My thoughts were more that "Gift" was a story that did what people were telling me that "Jug Band" was doing.

My guess is that my teachers were familiar with "Gift" before "Jug Band" was made, and were focused on the parallels, while I was seeing it without knowing "Gift" first, and without reading in the similarities.
Jenny Thrash
9. Sihaya
@Ursula: "It's not self-sacrifice, but taking something vital from the person you say you love in order to be able to give them something they don't really need."

I dunno, Ursula, fifty follars would have been a mess of groceries and replace the tools with new ones. Both things were very much needed.
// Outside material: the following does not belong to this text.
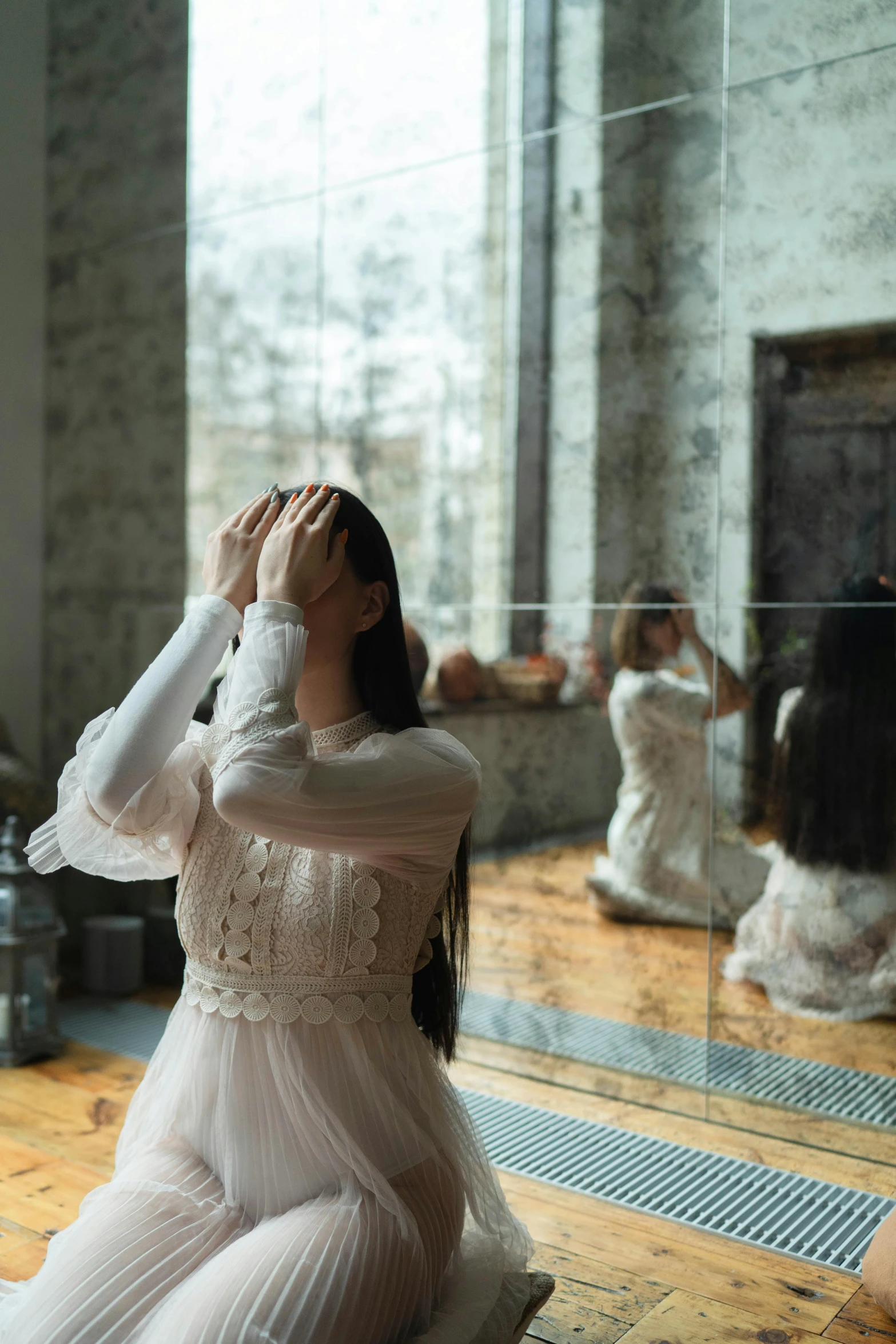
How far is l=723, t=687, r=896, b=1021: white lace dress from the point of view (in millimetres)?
2469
I did have your original reaction to Emmett Otter's story when I saw it. But now I'm really thinking about it. What if we're mistaking what's being taken here? To us, Emmett and his mom are each taking away the other's ability to make a living. Perhaps to Emmett and his mom, they each are doubling their own burden to make a living if the scheme fails (and that assumes that they are in demand that much). If Emmet can't do contract work because his mom traded his tools, then she will have to do twice as much washing until they can get replacements. Conversely, if Emmett's mom can't work, then Emmet will have to do twice as much work until he can mend the tub. If Emmett's mom had traded her washtub, instead, she would be risking the possibility that Emmett would have to be the family breadwinner for at least a while. Emmett and his mom have reached the point where just about the only commodity they have left is their time.
10. Charlie Sez
I didn't see the original broadcast, but I've always liked Jim Henson's Muppets.